Search code examples
pythonmachine-learninggoogle-cloud-platformtpu

GCP not detecting correct python version when submitting ML training job


I am trying to submit a TPU ML training job on GCP using this:

> !gcloud ai-platform jobs submit training `whoami`_object_detection_`date +%s` \
> --job-dir=gs://dota-1/train \
> --packages dist/object_detection-0.1.tar.gz,slim/dist/slim 0.1.tar.gz,/tmp/pycocotools/pycocotools-2.0.tar.gz \
> --module-name object_detection.model_tpu_main \
> --runtime-version 2.6 \
> --scale-tier BASIC_TPU \
> --region us-central1 \
> -- \
> --model_dir=gs://dota-1/train \
> --tpu_zone us-central1 \
> --python-version 3.7 \
> --pipeline_config_path=gs://dota-1/data/pipeline.config

But it gives me the following error and does not detect the right python version:

ERROR: (gcloud.ai-platform.jobs.submit.training) INVALID_ARGUMENT: Field: runtime_version Error: The specified runtime version '2.6' with the Python version '' is not supported or is deprecated.

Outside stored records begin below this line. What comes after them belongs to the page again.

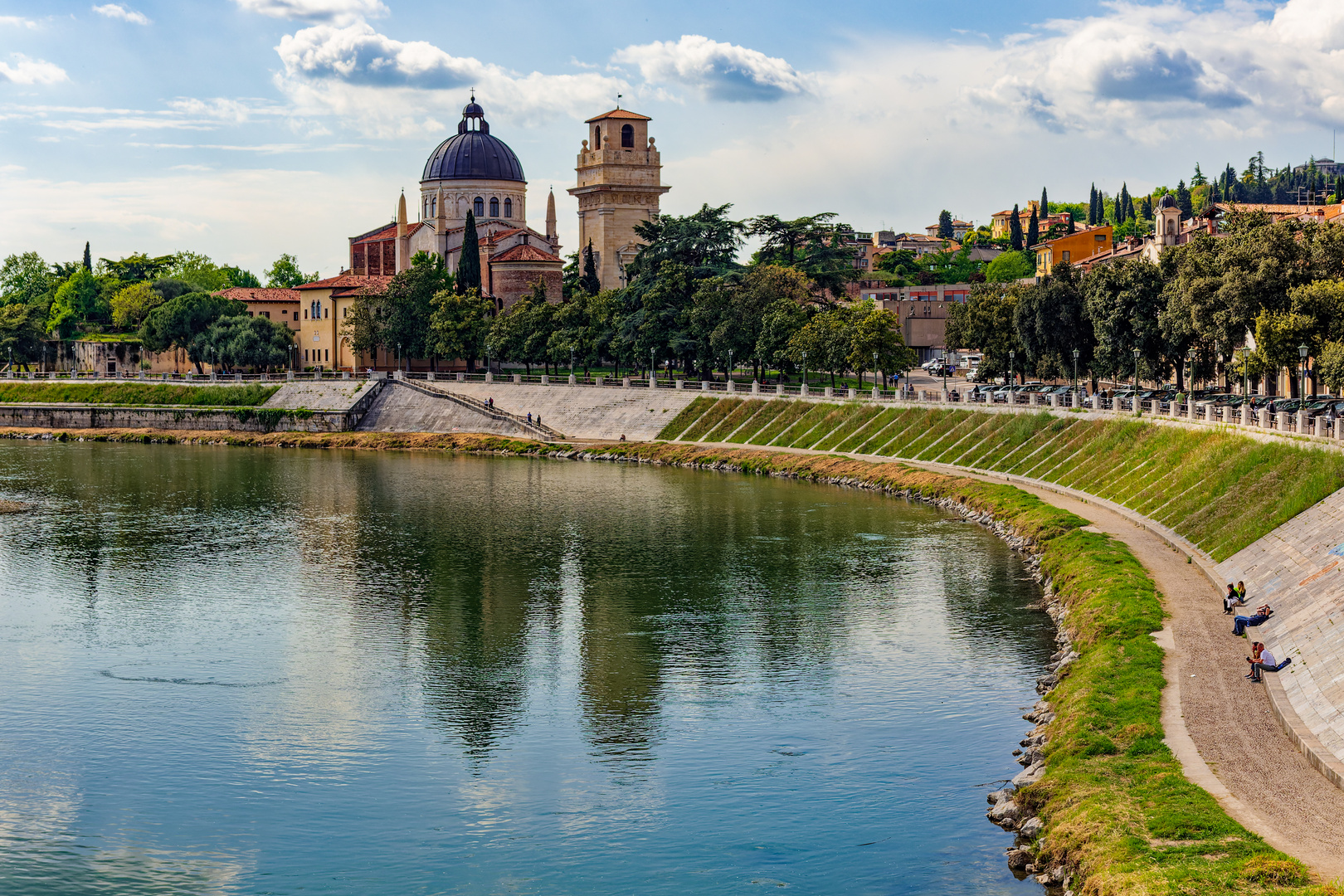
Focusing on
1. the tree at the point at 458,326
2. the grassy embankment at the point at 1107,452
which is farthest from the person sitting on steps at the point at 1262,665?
the tree at the point at 458,326

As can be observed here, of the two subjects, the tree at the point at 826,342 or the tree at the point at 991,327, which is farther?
the tree at the point at 826,342

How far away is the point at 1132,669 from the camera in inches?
1204

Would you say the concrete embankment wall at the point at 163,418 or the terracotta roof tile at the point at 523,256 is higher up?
the terracotta roof tile at the point at 523,256

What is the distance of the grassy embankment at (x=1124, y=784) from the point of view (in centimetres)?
2059

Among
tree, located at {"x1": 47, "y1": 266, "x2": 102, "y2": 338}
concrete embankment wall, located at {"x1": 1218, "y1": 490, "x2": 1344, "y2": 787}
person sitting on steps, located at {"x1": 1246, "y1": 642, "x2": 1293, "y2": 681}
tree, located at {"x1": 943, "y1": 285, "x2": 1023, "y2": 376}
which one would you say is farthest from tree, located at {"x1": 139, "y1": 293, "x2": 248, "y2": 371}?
person sitting on steps, located at {"x1": 1246, "y1": 642, "x2": 1293, "y2": 681}

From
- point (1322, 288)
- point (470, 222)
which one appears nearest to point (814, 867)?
point (1322, 288)

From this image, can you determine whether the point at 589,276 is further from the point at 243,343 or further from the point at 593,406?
the point at 593,406

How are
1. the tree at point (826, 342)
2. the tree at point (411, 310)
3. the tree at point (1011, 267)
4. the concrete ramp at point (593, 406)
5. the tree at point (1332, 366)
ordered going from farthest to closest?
the tree at point (1011, 267)
the tree at point (411, 310)
the concrete ramp at point (593, 406)
the tree at point (826, 342)
the tree at point (1332, 366)

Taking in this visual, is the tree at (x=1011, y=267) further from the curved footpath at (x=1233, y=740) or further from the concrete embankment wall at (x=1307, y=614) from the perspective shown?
the curved footpath at (x=1233, y=740)

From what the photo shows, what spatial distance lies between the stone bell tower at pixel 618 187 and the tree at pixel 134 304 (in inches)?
1876

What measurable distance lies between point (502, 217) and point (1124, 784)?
13387 cm

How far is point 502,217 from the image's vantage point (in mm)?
152000

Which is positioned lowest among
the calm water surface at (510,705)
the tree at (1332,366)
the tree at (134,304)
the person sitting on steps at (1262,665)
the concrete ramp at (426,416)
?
the calm water surface at (510,705)

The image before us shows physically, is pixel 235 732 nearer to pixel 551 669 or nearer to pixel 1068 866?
pixel 551 669
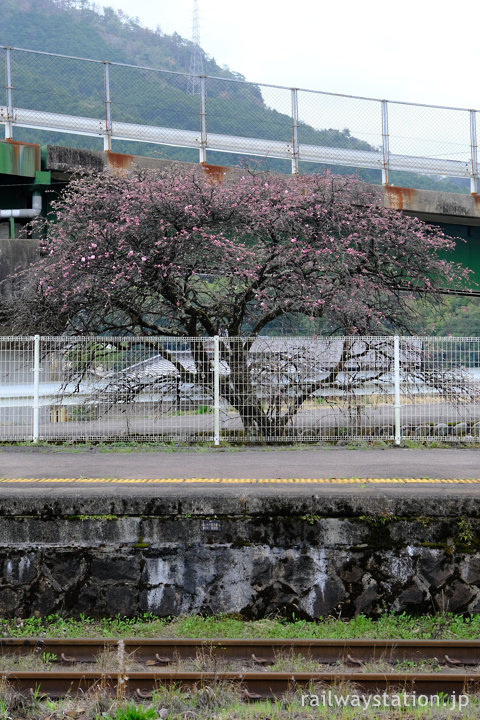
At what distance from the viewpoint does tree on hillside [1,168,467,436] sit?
40.1 ft

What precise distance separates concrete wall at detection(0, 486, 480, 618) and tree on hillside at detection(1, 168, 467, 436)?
205 inches

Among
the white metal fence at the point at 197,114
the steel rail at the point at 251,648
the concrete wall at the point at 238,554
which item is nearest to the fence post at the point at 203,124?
the white metal fence at the point at 197,114

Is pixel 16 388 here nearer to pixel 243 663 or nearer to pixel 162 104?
pixel 243 663

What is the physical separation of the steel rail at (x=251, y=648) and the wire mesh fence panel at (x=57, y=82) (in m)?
10.7

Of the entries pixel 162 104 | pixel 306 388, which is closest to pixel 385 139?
pixel 162 104

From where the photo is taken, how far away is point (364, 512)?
692 cm

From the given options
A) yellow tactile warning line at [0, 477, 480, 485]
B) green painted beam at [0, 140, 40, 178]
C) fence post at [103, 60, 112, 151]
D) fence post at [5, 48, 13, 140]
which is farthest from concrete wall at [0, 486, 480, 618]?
fence post at [103, 60, 112, 151]

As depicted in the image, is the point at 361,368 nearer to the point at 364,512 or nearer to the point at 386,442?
the point at 386,442

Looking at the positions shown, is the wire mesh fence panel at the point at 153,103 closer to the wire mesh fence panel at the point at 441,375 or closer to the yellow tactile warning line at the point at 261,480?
the wire mesh fence panel at the point at 441,375

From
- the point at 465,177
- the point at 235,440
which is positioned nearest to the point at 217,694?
the point at 235,440

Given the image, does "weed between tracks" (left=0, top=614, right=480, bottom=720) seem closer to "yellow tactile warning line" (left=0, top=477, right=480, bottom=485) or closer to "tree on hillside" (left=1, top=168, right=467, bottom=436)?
"yellow tactile warning line" (left=0, top=477, right=480, bottom=485)

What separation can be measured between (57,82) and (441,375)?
10.4 m

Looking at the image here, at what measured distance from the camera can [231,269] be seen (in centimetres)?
1266

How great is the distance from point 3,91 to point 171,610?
10.9m
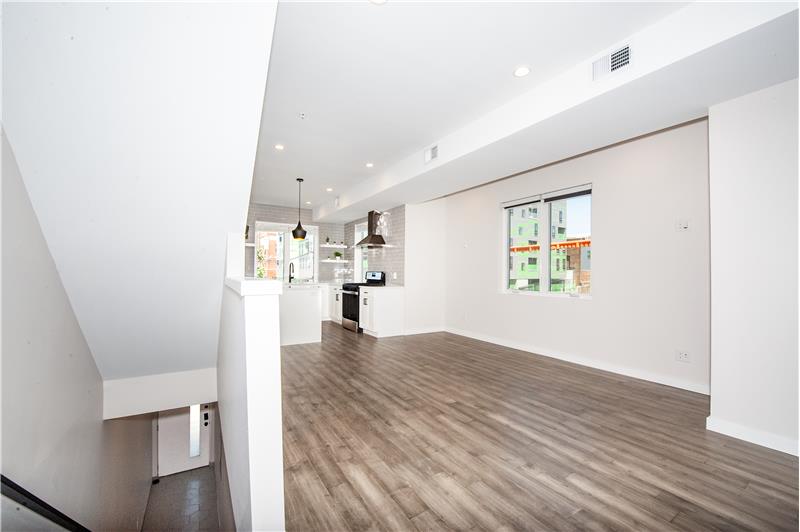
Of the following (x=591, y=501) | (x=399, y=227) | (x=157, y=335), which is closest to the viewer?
(x=591, y=501)

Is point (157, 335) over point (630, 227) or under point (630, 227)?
under

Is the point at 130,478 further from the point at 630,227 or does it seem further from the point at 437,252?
the point at 630,227

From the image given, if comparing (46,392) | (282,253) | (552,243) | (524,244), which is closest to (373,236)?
(282,253)

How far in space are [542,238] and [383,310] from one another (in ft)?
10.0

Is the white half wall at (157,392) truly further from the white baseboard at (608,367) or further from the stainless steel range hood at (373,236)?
the white baseboard at (608,367)

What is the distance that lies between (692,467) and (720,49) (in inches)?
103

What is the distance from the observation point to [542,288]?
16.4ft

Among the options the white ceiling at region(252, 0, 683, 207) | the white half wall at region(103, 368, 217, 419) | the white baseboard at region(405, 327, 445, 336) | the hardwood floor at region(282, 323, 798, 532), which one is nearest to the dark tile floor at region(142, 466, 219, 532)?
the white half wall at region(103, 368, 217, 419)

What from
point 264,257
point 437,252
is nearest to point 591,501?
point 437,252

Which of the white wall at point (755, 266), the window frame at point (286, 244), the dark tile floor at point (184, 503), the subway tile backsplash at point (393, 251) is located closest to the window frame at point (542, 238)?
the white wall at point (755, 266)

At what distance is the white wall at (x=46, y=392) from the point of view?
1.48 m

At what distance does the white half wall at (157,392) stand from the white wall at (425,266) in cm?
366

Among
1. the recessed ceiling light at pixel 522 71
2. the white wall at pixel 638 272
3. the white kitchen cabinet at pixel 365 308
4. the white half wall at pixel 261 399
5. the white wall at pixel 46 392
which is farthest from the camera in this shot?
the white kitchen cabinet at pixel 365 308

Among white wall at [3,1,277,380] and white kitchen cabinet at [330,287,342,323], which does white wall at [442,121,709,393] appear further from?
white wall at [3,1,277,380]
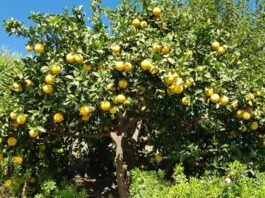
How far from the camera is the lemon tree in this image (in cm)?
423

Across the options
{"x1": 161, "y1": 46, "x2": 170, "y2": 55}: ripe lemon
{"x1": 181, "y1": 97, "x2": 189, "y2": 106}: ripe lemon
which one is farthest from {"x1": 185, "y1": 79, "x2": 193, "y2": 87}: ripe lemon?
{"x1": 161, "y1": 46, "x2": 170, "y2": 55}: ripe lemon

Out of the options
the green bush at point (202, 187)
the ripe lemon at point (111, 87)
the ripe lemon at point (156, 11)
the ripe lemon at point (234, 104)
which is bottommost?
the green bush at point (202, 187)

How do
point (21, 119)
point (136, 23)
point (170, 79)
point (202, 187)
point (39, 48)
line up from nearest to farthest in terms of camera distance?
point (202, 187) → point (170, 79) → point (21, 119) → point (39, 48) → point (136, 23)

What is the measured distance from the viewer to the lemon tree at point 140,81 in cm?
423

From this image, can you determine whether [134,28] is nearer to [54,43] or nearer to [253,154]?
[54,43]

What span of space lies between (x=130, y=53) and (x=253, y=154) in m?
2.01

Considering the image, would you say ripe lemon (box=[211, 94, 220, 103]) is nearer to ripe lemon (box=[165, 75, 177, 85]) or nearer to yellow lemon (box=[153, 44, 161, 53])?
ripe lemon (box=[165, 75, 177, 85])

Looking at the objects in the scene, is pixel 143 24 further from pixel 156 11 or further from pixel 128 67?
pixel 128 67

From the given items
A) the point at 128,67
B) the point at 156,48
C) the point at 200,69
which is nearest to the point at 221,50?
the point at 200,69

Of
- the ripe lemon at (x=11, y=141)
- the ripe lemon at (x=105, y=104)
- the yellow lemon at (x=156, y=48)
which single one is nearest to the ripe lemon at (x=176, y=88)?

Please specify a different runtime version. See https://cloud.google.com/ml-engine/docs/runtime-version-list for a list of supported versions.
- '@type': type.googleapis.com/google.rpc.BadRequest
  fieldViolations:
  - description: The specified runtime version '2.6' with the Python version '' is
      not supported or is deprecated. Please specify a different runtime version.
      See https://cloud.google.com/ml-engine/docs/runtime-version-list for a list
      of supported versions.
    field: runtime_version

I have run !python --version and confirmed that I have python 3.7 installed, which is the supported version by GCP.

How can I fix this?


Solution

  • This error is about the TensorFlow version 2.6. You could see these options:

    • Doesn’t support batch prediction. You could use versions 1.15 or 2.1.

    • Using a more recent version of TensorFlow than the latest supported runtime version on AI Platform Training is possible for training, but not for prediction.

      To use a version of TensorFlow that is not yet supported as a full AI Platform Training runtime version, include it as a custom dependency for your trainer using one of the following approaches:

      Specify the TensorFlow version in your setup.py file as a PyPI dependency. Include it in your list of required packages as follows:

    REQUIRED_PACKAGES = ['tensorflow>=2.6]

    You can see more documentation.

    • Change the runtime version editing this flag, but you must have installed the package:

    --runtime-version 1.9

    You could see more documentation about the supported version.